Les rééditions se multiplient

Les témoignages irremplaçables de Manuel Rosenthal, élève de Ravel, nous reviennent grâce à Adès, ceux de Désiré Émile Inghelbrecht reparaissent chez Erato tandis que Decca, faisant la part belle à Carl Schuricht et Joseph Krips, permet aux jeunes générations de connaître la vision essentielle de l'Art de la fugue de l'immense Hermann Scherchen. C'est à travers de telles entreprises que le disque retrouve son rôle primordial de gardien de notre mémoire.

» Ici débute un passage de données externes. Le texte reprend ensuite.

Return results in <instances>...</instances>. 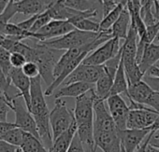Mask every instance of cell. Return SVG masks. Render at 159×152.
Returning a JSON list of instances; mask_svg holds the SVG:
<instances>
[{"mask_svg": "<svg viewBox=\"0 0 159 152\" xmlns=\"http://www.w3.org/2000/svg\"><path fill=\"white\" fill-rule=\"evenodd\" d=\"M40 76L31 79V106L29 111L36 120L40 141L50 151L53 144V138L50 124V111L45 101Z\"/></svg>", "mask_w": 159, "mask_h": 152, "instance_id": "1", "label": "cell"}, {"mask_svg": "<svg viewBox=\"0 0 159 152\" xmlns=\"http://www.w3.org/2000/svg\"><path fill=\"white\" fill-rule=\"evenodd\" d=\"M98 33L95 32H85L79 29H74L73 31L67 33L65 36H62L57 38L46 40V41H39L45 44L47 47L58 50H67L74 48H82L86 46L98 37Z\"/></svg>", "mask_w": 159, "mask_h": 152, "instance_id": "3", "label": "cell"}, {"mask_svg": "<svg viewBox=\"0 0 159 152\" xmlns=\"http://www.w3.org/2000/svg\"><path fill=\"white\" fill-rule=\"evenodd\" d=\"M67 152H86L83 144H82L81 139H80V137L78 135V133H76Z\"/></svg>", "mask_w": 159, "mask_h": 152, "instance_id": "36", "label": "cell"}, {"mask_svg": "<svg viewBox=\"0 0 159 152\" xmlns=\"http://www.w3.org/2000/svg\"><path fill=\"white\" fill-rule=\"evenodd\" d=\"M10 109H11V105L4 99H0V122H6L7 117Z\"/></svg>", "mask_w": 159, "mask_h": 152, "instance_id": "35", "label": "cell"}, {"mask_svg": "<svg viewBox=\"0 0 159 152\" xmlns=\"http://www.w3.org/2000/svg\"><path fill=\"white\" fill-rule=\"evenodd\" d=\"M90 2H92L93 4H95L99 10L102 11V1L101 0H89Z\"/></svg>", "mask_w": 159, "mask_h": 152, "instance_id": "43", "label": "cell"}, {"mask_svg": "<svg viewBox=\"0 0 159 152\" xmlns=\"http://www.w3.org/2000/svg\"><path fill=\"white\" fill-rule=\"evenodd\" d=\"M128 100L145 105L152 109L159 112V92L154 91L143 80L128 86Z\"/></svg>", "mask_w": 159, "mask_h": 152, "instance_id": "5", "label": "cell"}, {"mask_svg": "<svg viewBox=\"0 0 159 152\" xmlns=\"http://www.w3.org/2000/svg\"><path fill=\"white\" fill-rule=\"evenodd\" d=\"M74 25L76 29L85 31V32H95L98 33L100 32V25L99 23H97L95 21H92L91 19H82L73 23H70Z\"/></svg>", "mask_w": 159, "mask_h": 152, "instance_id": "28", "label": "cell"}, {"mask_svg": "<svg viewBox=\"0 0 159 152\" xmlns=\"http://www.w3.org/2000/svg\"><path fill=\"white\" fill-rule=\"evenodd\" d=\"M109 111L119 131L126 129V122L129 114V106L121 94L111 95L107 99Z\"/></svg>", "mask_w": 159, "mask_h": 152, "instance_id": "10", "label": "cell"}, {"mask_svg": "<svg viewBox=\"0 0 159 152\" xmlns=\"http://www.w3.org/2000/svg\"><path fill=\"white\" fill-rule=\"evenodd\" d=\"M74 29L76 28L68 21L52 20L37 33H34L33 38L38 39L39 41H46L65 36Z\"/></svg>", "mask_w": 159, "mask_h": 152, "instance_id": "11", "label": "cell"}, {"mask_svg": "<svg viewBox=\"0 0 159 152\" xmlns=\"http://www.w3.org/2000/svg\"><path fill=\"white\" fill-rule=\"evenodd\" d=\"M126 7V4L125 3H120L115 6V8L111 11L105 17L102 18V20L99 23L100 25V31H108L110 30L112 25L115 24V22L119 19L122 11Z\"/></svg>", "mask_w": 159, "mask_h": 152, "instance_id": "24", "label": "cell"}, {"mask_svg": "<svg viewBox=\"0 0 159 152\" xmlns=\"http://www.w3.org/2000/svg\"><path fill=\"white\" fill-rule=\"evenodd\" d=\"M33 49V54L29 62H34L39 65L40 77L47 87H49L55 80L53 72L55 65L61 57V55H59V51L61 50L51 49L39 41Z\"/></svg>", "mask_w": 159, "mask_h": 152, "instance_id": "2", "label": "cell"}, {"mask_svg": "<svg viewBox=\"0 0 159 152\" xmlns=\"http://www.w3.org/2000/svg\"><path fill=\"white\" fill-rule=\"evenodd\" d=\"M113 78L105 72V74L97 81L96 83V93L98 98L102 100H107L110 97L111 91L113 84Z\"/></svg>", "mask_w": 159, "mask_h": 152, "instance_id": "23", "label": "cell"}, {"mask_svg": "<svg viewBox=\"0 0 159 152\" xmlns=\"http://www.w3.org/2000/svg\"><path fill=\"white\" fill-rule=\"evenodd\" d=\"M11 86V85L9 82V80L7 78V76L5 75L2 67L0 66V90H1L5 93V95L7 96L9 102L12 105L13 104V100L15 99V97L12 94H11V93H10Z\"/></svg>", "mask_w": 159, "mask_h": 152, "instance_id": "31", "label": "cell"}, {"mask_svg": "<svg viewBox=\"0 0 159 152\" xmlns=\"http://www.w3.org/2000/svg\"><path fill=\"white\" fill-rule=\"evenodd\" d=\"M0 99H4V100H6L10 105H11V108H12V105L9 102V100H8V98H7V96L5 95V93L1 91V90H0Z\"/></svg>", "mask_w": 159, "mask_h": 152, "instance_id": "45", "label": "cell"}, {"mask_svg": "<svg viewBox=\"0 0 159 152\" xmlns=\"http://www.w3.org/2000/svg\"><path fill=\"white\" fill-rule=\"evenodd\" d=\"M11 52H10L8 50H6L2 46H0V66L2 67L5 75L7 76V78L9 77L11 69L13 68L11 62Z\"/></svg>", "mask_w": 159, "mask_h": 152, "instance_id": "30", "label": "cell"}, {"mask_svg": "<svg viewBox=\"0 0 159 152\" xmlns=\"http://www.w3.org/2000/svg\"><path fill=\"white\" fill-rule=\"evenodd\" d=\"M101 1H102V18H103L115 8L116 4L114 0H101Z\"/></svg>", "mask_w": 159, "mask_h": 152, "instance_id": "38", "label": "cell"}, {"mask_svg": "<svg viewBox=\"0 0 159 152\" xmlns=\"http://www.w3.org/2000/svg\"><path fill=\"white\" fill-rule=\"evenodd\" d=\"M24 134H25V132L22 129L15 127V128L10 130L9 132H7L4 134V136L1 138V140L11 144V145H17V146L21 147L23 140H24Z\"/></svg>", "mask_w": 159, "mask_h": 152, "instance_id": "27", "label": "cell"}, {"mask_svg": "<svg viewBox=\"0 0 159 152\" xmlns=\"http://www.w3.org/2000/svg\"><path fill=\"white\" fill-rule=\"evenodd\" d=\"M115 1V4H120V3H125V4H127V0H114Z\"/></svg>", "mask_w": 159, "mask_h": 152, "instance_id": "46", "label": "cell"}, {"mask_svg": "<svg viewBox=\"0 0 159 152\" xmlns=\"http://www.w3.org/2000/svg\"><path fill=\"white\" fill-rule=\"evenodd\" d=\"M57 1L58 0H19L16 1V6L18 13L32 17L46 11Z\"/></svg>", "mask_w": 159, "mask_h": 152, "instance_id": "15", "label": "cell"}, {"mask_svg": "<svg viewBox=\"0 0 159 152\" xmlns=\"http://www.w3.org/2000/svg\"><path fill=\"white\" fill-rule=\"evenodd\" d=\"M0 152H22V149L20 146L13 145L0 140Z\"/></svg>", "mask_w": 159, "mask_h": 152, "instance_id": "37", "label": "cell"}, {"mask_svg": "<svg viewBox=\"0 0 159 152\" xmlns=\"http://www.w3.org/2000/svg\"><path fill=\"white\" fill-rule=\"evenodd\" d=\"M15 127H17L15 125V123H10L8 121H6V122H0V140H1V138L4 136V134L7 132H9L10 130H11V129H13Z\"/></svg>", "mask_w": 159, "mask_h": 152, "instance_id": "41", "label": "cell"}, {"mask_svg": "<svg viewBox=\"0 0 159 152\" xmlns=\"http://www.w3.org/2000/svg\"><path fill=\"white\" fill-rule=\"evenodd\" d=\"M11 62L12 64V67L14 68H22L25 63L27 62L25 55H23L20 52H12L11 55Z\"/></svg>", "mask_w": 159, "mask_h": 152, "instance_id": "34", "label": "cell"}, {"mask_svg": "<svg viewBox=\"0 0 159 152\" xmlns=\"http://www.w3.org/2000/svg\"><path fill=\"white\" fill-rule=\"evenodd\" d=\"M75 121L74 112L66 107L62 98L55 99L54 107L50 112V124L53 140L67 130Z\"/></svg>", "mask_w": 159, "mask_h": 152, "instance_id": "4", "label": "cell"}, {"mask_svg": "<svg viewBox=\"0 0 159 152\" xmlns=\"http://www.w3.org/2000/svg\"><path fill=\"white\" fill-rule=\"evenodd\" d=\"M152 130V127H149L145 129H125L120 131L121 143L125 151L135 152Z\"/></svg>", "mask_w": 159, "mask_h": 152, "instance_id": "14", "label": "cell"}, {"mask_svg": "<svg viewBox=\"0 0 159 152\" xmlns=\"http://www.w3.org/2000/svg\"><path fill=\"white\" fill-rule=\"evenodd\" d=\"M47 11L50 14L52 20H57V21H68L76 17L81 12L65 6L60 0H58L53 6H52L49 10H47Z\"/></svg>", "mask_w": 159, "mask_h": 152, "instance_id": "20", "label": "cell"}, {"mask_svg": "<svg viewBox=\"0 0 159 152\" xmlns=\"http://www.w3.org/2000/svg\"><path fill=\"white\" fill-rule=\"evenodd\" d=\"M22 70L24 74L29 79H34L40 76L39 65L34 62H26L25 64L22 67Z\"/></svg>", "mask_w": 159, "mask_h": 152, "instance_id": "33", "label": "cell"}, {"mask_svg": "<svg viewBox=\"0 0 159 152\" xmlns=\"http://www.w3.org/2000/svg\"><path fill=\"white\" fill-rule=\"evenodd\" d=\"M18 13L16 1L15 0H11L8 3L5 11L0 15V34L3 35L4 29L8 24H10V21L14 17V15ZM4 36V35H3Z\"/></svg>", "mask_w": 159, "mask_h": 152, "instance_id": "26", "label": "cell"}, {"mask_svg": "<svg viewBox=\"0 0 159 152\" xmlns=\"http://www.w3.org/2000/svg\"><path fill=\"white\" fill-rule=\"evenodd\" d=\"M9 2H10L9 0H0V15H1L2 12L5 11Z\"/></svg>", "mask_w": 159, "mask_h": 152, "instance_id": "42", "label": "cell"}, {"mask_svg": "<svg viewBox=\"0 0 159 152\" xmlns=\"http://www.w3.org/2000/svg\"><path fill=\"white\" fill-rule=\"evenodd\" d=\"M130 25H131V15L127 8L125 7L122 11L119 19L115 22V24L111 28L112 37H117L119 39H125L127 37Z\"/></svg>", "mask_w": 159, "mask_h": 152, "instance_id": "18", "label": "cell"}, {"mask_svg": "<svg viewBox=\"0 0 159 152\" xmlns=\"http://www.w3.org/2000/svg\"><path fill=\"white\" fill-rule=\"evenodd\" d=\"M122 52L123 51H122V48H121L120 51L114 57H112L111 59H110L103 64V66L105 68V72L107 74H109L110 76H111L113 79L115 77V74H116V72L120 66V63L122 62Z\"/></svg>", "mask_w": 159, "mask_h": 152, "instance_id": "29", "label": "cell"}, {"mask_svg": "<svg viewBox=\"0 0 159 152\" xmlns=\"http://www.w3.org/2000/svg\"><path fill=\"white\" fill-rule=\"evenodd\" d=\"M159 119V112L152 109H131L129 110L126 129H145L152 127Z\"/></svg>", "mask_w": 159, "mask_h": 152, "instance_id": "12", "label": "cell"}, {"mask_svg": "<svg viewBox=\"0 0 159 152\" xmlns=\"http://www.w3.org/2000/svg\"><path fill=\"white\" fill-rule=\"evenodd\" d=\"M9 82L11 85H13L18 93H20L21 97L24 99L26 106L30 109L31 106V79L24 74L22 68H12L9 77Z\"/></svg>", "mask_w": 159, "mask_h": 152, "instance_id": "13", "label": "cell"}, {"mask_svg": "<svg viewBox=\"0 0 159 152\" xmlns=\"http://www.w3.org/2000/svg\"><path fill=\"white\" fill-rule=\"evenodd\" d=\"M38 16H39V14L34 15V16H32V17H29L27 20L23 21V22H21V23H19V24H18L22 29H24V30H25V31H29V32H30V30H31L32 26L34 25V24H35V22H36V20H37V18H38Z\"/></svg>", "mask_w": 159, "mask_h": 152, "instance_id": "39", "label": "cell"}, {"mask_svg": "<svg viewBox=\"0 0 159 152\" xmlns=\"http://www.w3.org/2000/svg\"><path fill=\"white\" fill-rule=\"evenodd\" d=\"M127 93H128V81H127V78H126L125 71V66H124V63H123V59H122L120 66L115 74L110 96L115 95V94H121V95L125 94L126 96Z\"/></svg>", "mask_w": 159, "mask_h": 152, "instance_id": "21", "label": "cell"}, {"mask_svg": "<svg viewBox=\"0 0 159 152\" xmlns=\"http://www.w3.org/2000/svg\"><path fill=\"white\" fill-rule=\"evenodd\" d=\"M122 45H120V39L117 37H112L96 49L92 53L88 54L83 61V63L103 65L107 61L114 57L120 51Z\"/></svg>", "mask_w": 159, "mask_h": 152, "instance_id": "8", "label": "cell"}, {"mask_svg": "<svg viewBox=\"0 0 159 152\" xmlns=\"http://www.w3.org/2000/svg\"><path fill=\"white\" fill-rule=\"evenodd\" d=\"M105 74L103 65H91L81 63L63 82L64 85H68L75 82H86L96 84L97 81Z\"/></svg>", "mask_w": 159, "mask_h": 152, "instance_id": "7", "label": "cell"}, {"mask_svg": "<svg viewBox=\"0 0 159 152\" xmlns=\"http://www.w3.org/2000/svg\"><path fill=\"white\" fill-rule=\"evenodd\" d=\"M156 132H157V131L153 129V130L149 133V135L144 139V141H143L142 144L139 145V147L137 150H135V152H147V147H148V145H149V144H150V142H151V140H152L153 134H154Z\"/></svg>", "mask_w": 159, "mask_h": 152, "instance_id": "40", "label": "cell"}, {"mask_svg": "<svg viewBox=\"0 0 159 152\" xmlns=\"http://www.w3.org/2000/svg\"><path fill=\"white\" fill-rule=\"evenodd\" d=\"M21 149L22 152H50L38 137L25 132Z\"/></svg>", "mask_w": 159, "mask_h": 152, "instance_id": "22", "label": "cell"}, {"mask_svg": "<svg viewBox=\"0 0 159 152\" xmlns=\"http://www.w3.org/2000/svg\"><path fill=\"white\" fill-rule=\"evenodd\" d=\"M5 38V36H3L2 34H0V43H1L2 42V40Z\"/></svg>", "mask_w": 159, "mask_h": 152, "instance_id": "47", "label": "cell"}, {"mask_svg": "<svg viewBox=\"0 0 159 152\" xmlns=\"http://www.w3.org/2000/svg\"><path fill=\"white\" fill-rule=\"evenodd\" d=\"M60 1L65 6L78 11H98L99 12V9L89 0H60Z\"/></svg>", "mask_w": 159, "mask_h": 152, "instance_id": "25", "label": "cell"}, {"mask_svg": "<svg viewBox=\"0 0 159 152\" xmlns=\"http://www.w3.org/2000/svg\"><path fill=\"white\" fill-rule=\"evenodd\" d=\"M159 61V44L151 43L145 49L141 60L139 63L141 72L145 75L147 70Z\"/></svg>", "mask_w": 159, "mask_h": 152, "instance_id": "19", "label": "cell"}, {"mask_svg": "<svg viewBox=\"0 0 159 152\" xmlns=\"http://www.w3.org/2000/svg\"><path fill=\"white\" fill-rule=\"evenodd\" d=\"M51 21H52V18H51V16H50V14L48 13L47 11L42 12V13H40V14H39V16H38L35 24H34V25L32 26V28L30 30V32L37 33L39 30H40L46 24H48Z\"/></svg>", "mask_w": 159, "mask_h": 152, "instance_id": "32", "label": "cell"}, {"mask_svg": "<svg viewBox=\"0 0 159 152\" xmlns=\"http://www.w3.org/2000/svg\"><path fill=\"white\" fill-rule=\"evenodd\" d=\"M147 152H159V147H156V146L149 144V145L147 147Z\"/></svg>", "mask_w": 159, "mask_h": 152, "instance_id": "44", "label": "cell"}, {"mask_svg": "<svg viewBox=\"0 0 159 152\" xmlns=\"http://www.w3.org/2000/svg\"><path fill=\"white\" fill-rule=\"evenodd\" d=\"M19 98L20 97L15 98L13 100L12 108H11L15 114V122L14 123L18 128L22 129L24 132H29L39 139L36 120H35L33 115L31 114V112L29 111V109L27 108L25 101L23 102Z\"/></svg>", "mask_w": 159, "mask_h": 152, "instance_id": "9", "label": "cell"}, {"mask_svg": "<svg viewBox=\"0 0 159 152\" xmlns=\"http://www.w3.org/2000/svg\"><path fill=\"white\" fill-rule=\"evenodd\" d=\"M94 84L86 83V82H75L68 85H65L61 89L56 90L53 93V96L55 99L64 98V97H74L77 98L82 94L85 93L90 89L94 88Z\"/></svg>", "mask_w": 159, "mask_h": 152, "instance_id": "16", "label": "cell"}, {"mask_svg": "<svg viewBox=\"0 0 159 152\" xmlns=\"http://www.w3.org/2000/svg\"><path fill=\"white\" fill-rule=\"evenodd\" d=\"M98 98L95 88L76 98L74 117L77 125L94 123V105Z\"/></svg>", "mask_w": 159, "mask_h": 152, "instance_id": "6", "label": "cell"}, {"mask_svg": "<svg viewBox=\"0 0 159 152\" xmlns=\"http://www.w3.org/2000/svg\"><path fill=\"white\" fill-rule=\"evenodd\" d=\"M78 131V125L76 120L71 124V126L62 132L57 138L53 140V144L50 152H67L76 133Z\"/></svg>", "mask_w": 159, "mask_h": 152, "instance_id": "17", "label": "cell"}]
</instances>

Baisse de l'engouement pour le livre musical

Le rush sur le livre musical, en revanche, semble s'être calmé, malgré un léger sursaut à l'approche de l'année 1985, l'année Bach et Händel, mais aussi l'année de la musique. Les amateurs de biographies ont déjà remarqué le Haydn de Karl Geiringer (Gallimard), Stravinsky, le compositeur et son œuvre d'Eric Walter White (Flammarion) ou les deux derniers volumes du monumental Mahler d'Henry Louis de la Grange (Fayard). Souhaitons toutefois qu'ils ne négligent pas le Varèse de Marc Bredel (Mazarine), les deux ouvrages consacrés à Glenn Gould chez Fayard (Glenn Gould, le dernier puritain, écrits réunis et présentés par Bruno Monsaingeon, et Glenn Gould, un homme du futur, de Geoffrey Payzant), et même les émouvants Carnets d'Yves Nat (La Flûte de Pan).